シレンティウムの北の台地には小川が幾つか西南の湿地目指して流れ込んでおり、また南にある北辺大山脈からも小川が幾つか湿地帯へと流れ込んでいた。


 北側の小川は水道を築けば利用は可能であったが、水源を周囲の敵性蛮族から守る必要があり、また北から攻めて来るであろう蛮族によって籠城戦となった際は容易に破壊されてしまう可能性があった。


 南側の小川はシレンティウムに近い場所においては低すぎて水道が引けず、水道が引ける程標高差のある場所は遙か彼方の北辺大山脈まで行かないと存在しない。




水車や揚水機、吸水管を駆使した方法も考案されたが、魔獣の多数生息する湿地の上を通さねばならず、資材、資金、安全性の面で問題があった事からアルトリウスの時代には断念された。


 その湿地帯の水は澱んで腐敗しているだけで無く魔獣が多数潜み、夏には蚊や毒虫、寄生虫発生の温床と化すので水源としての利用に適さない。


 また湿地帯近辺は土壌が腐敗しており、これも早急に対策を考えなければならなかった。


 少し離れたアルマール村の北側にはエレール川と呼ばれる、最終的には大北海へ流れ込む大河の支流があるが、シレンティウムよりかなり低い場所を流れている為これまた水源としての利用は難しい。

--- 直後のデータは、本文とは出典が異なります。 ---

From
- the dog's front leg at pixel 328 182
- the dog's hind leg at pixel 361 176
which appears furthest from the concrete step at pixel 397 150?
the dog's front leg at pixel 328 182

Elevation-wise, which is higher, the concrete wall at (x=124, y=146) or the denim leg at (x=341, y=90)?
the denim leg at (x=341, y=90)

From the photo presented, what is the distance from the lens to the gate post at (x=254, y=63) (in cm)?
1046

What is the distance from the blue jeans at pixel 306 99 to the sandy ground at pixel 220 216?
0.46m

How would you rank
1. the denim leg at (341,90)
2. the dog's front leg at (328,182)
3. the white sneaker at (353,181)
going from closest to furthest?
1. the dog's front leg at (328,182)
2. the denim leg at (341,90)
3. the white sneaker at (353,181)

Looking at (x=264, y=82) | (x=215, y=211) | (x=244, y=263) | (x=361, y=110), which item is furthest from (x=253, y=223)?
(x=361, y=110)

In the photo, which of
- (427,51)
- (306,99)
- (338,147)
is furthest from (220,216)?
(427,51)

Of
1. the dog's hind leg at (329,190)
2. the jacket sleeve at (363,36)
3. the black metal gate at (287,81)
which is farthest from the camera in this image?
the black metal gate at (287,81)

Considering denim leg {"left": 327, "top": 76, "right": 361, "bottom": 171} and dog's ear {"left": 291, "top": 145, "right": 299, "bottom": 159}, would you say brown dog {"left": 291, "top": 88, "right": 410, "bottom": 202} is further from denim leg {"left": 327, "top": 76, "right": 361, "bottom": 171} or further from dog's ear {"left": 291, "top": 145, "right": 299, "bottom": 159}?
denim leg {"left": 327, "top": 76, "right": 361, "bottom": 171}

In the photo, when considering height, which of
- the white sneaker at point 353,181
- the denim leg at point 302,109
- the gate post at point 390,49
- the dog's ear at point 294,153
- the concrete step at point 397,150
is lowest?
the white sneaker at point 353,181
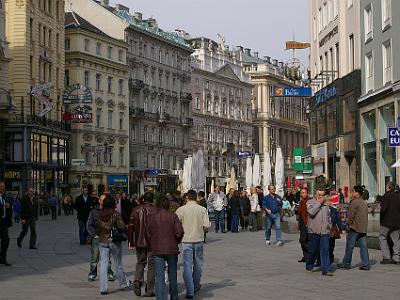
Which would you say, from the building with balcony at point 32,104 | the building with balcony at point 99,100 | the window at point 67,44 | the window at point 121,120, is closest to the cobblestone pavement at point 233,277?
the building with balcony at point 32,104

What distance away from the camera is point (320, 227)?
58.4 feet

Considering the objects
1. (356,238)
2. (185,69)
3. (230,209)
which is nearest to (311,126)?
(230,209)

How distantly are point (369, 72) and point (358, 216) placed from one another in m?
23.4

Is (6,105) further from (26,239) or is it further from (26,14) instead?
(26,239)

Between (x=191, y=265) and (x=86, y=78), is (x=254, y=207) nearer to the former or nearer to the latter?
(x=191, y=265)

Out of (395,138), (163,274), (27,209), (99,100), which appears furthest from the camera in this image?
(99,100)

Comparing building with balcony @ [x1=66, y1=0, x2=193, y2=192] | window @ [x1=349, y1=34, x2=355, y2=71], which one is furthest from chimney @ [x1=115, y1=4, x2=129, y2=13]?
window @ [x1=349, y1=34, x2=355, y2=71]

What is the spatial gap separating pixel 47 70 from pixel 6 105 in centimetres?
1729

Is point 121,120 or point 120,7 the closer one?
point 121,120

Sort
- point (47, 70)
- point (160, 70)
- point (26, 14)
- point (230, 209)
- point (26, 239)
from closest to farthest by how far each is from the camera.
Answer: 1. point (26, 239)
2. point (230, 209)
3. point (26, 14)
4. point (47, 70)
5. point (160, 70)

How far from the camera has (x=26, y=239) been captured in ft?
97.7

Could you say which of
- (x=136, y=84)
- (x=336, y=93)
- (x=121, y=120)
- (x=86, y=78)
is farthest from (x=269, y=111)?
(x=336, y=93)

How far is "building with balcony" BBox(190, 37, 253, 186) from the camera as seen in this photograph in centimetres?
10631

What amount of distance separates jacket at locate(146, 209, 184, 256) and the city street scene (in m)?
0.02
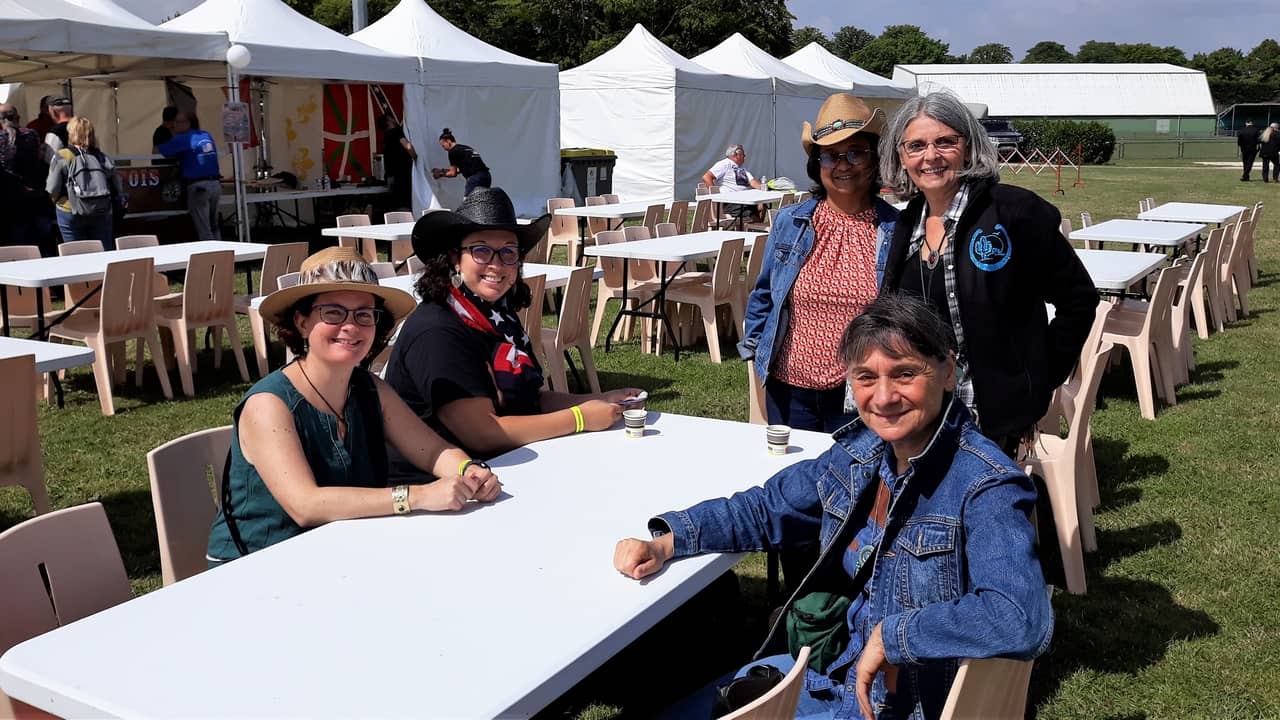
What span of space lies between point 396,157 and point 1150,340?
408 inches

 シレンティウムが水の精霊アクエリウスの力を借りなければならなかったのは、このような水源事情からであった。




「最終的には北辺大山脈の麓まで開発を進められれば良いですが、それは何年も先の話です。その時には水道も引けるでしょうが、差し当たってはこの湿地を何とかしないといけません」




 ハルが示すのは南にある茶色で塗られたシレンティウム南西の大湿地帯。




「今までシレンティウムから出た水はこの南側に広がる湿地へ流されていましたが、これを改めて北側にあるエレール川へアルマール村の北側を経由する水路を開削し、併せて湿地帯の水を流してしまいましょう。湿地が無くなれば夏場の蚊の問題や疫病発生の危険からも逃れる事が出来ますし、水質が改善すれば土壌の問題も解決です。アダマンティウス司令官、この計画は技術的に可能でしょうか?」




地図を見たアダマンティウスは、しばらく標高差や地形を考察していたようであったが徐に口を開く。

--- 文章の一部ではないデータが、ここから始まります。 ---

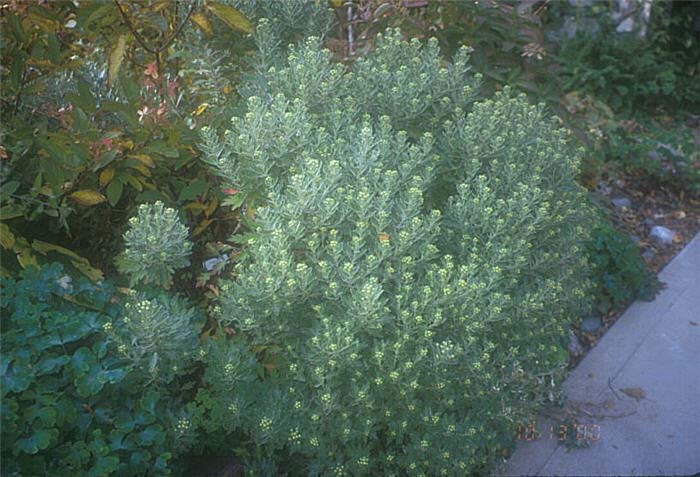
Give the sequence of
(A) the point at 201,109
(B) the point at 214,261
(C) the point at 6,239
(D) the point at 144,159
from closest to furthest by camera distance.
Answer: (C) the point at 6,239 → (D) the point at 144,159 → (B) the point at 214,261 → (A) the point at 201,109

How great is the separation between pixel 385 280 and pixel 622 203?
11.7 ft

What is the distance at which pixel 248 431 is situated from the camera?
2.67 meters

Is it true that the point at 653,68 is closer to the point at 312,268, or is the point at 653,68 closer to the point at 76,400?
the point at 312,268

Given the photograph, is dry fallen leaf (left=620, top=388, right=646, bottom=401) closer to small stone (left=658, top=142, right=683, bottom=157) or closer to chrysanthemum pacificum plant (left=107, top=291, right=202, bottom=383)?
chrysanthemum pacificum plant (left=107, top=291, right=202, bottom=383)

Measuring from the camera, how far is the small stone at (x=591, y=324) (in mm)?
4305

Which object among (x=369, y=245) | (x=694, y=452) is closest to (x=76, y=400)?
(x=369, y=245)

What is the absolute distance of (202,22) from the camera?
127 inches

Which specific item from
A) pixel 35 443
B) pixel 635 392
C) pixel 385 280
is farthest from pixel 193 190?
pixel 635 392

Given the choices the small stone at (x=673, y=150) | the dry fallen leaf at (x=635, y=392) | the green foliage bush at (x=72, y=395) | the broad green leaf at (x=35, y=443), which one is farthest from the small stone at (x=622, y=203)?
the broad green leaf at (x=35, y=443)

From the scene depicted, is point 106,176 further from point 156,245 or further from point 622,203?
point 622,203

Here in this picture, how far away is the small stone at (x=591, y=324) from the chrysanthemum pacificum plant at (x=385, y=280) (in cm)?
130

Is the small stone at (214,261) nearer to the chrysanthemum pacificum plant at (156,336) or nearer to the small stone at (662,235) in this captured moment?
the chrysanthemum pacificum plant at (156,336)

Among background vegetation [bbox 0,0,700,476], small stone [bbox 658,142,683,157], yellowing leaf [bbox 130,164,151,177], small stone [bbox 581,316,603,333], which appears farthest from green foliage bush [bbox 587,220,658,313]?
yellowing leaf [bbox 130,164,151,177]

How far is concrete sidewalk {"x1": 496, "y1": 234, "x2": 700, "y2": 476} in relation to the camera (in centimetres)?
332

「実際に測量してみないと何とも言えないが、恐らく湿地からエレール川への排水路開削は高低差、地質共に問題ないでしょう。シレンティウムの水道も付け替えは簡単であると思います」


「では測量を実施した後に計画を策定して下さい」


「心得た、北方第一の水路を開削しよう」




 次にハルはシレンティウムの城壁に指を走らせる。




「それから都市の防備ですが、差し当たって壊れた城壁を補修すると共に城門を修理するのはもちろんですが、加えて堀を作りたいと思います」


「ほう、堀ですか……確かに高い城壁を造るより簡単ではあります。それでも手間暇は掛かりますし、底に敷く粘土や堀壁に使う石材もそれなりに必要ですが、資材の確保は如何か?それに導入する水はどこから持ってきますかな?」


「北の小川から水を導入して堀を作れませんか?」




アダマンティウスの質問にハルが水の剣について答え、次いでアルトリウスが地図の北西の部分を指さしながら口を開いた。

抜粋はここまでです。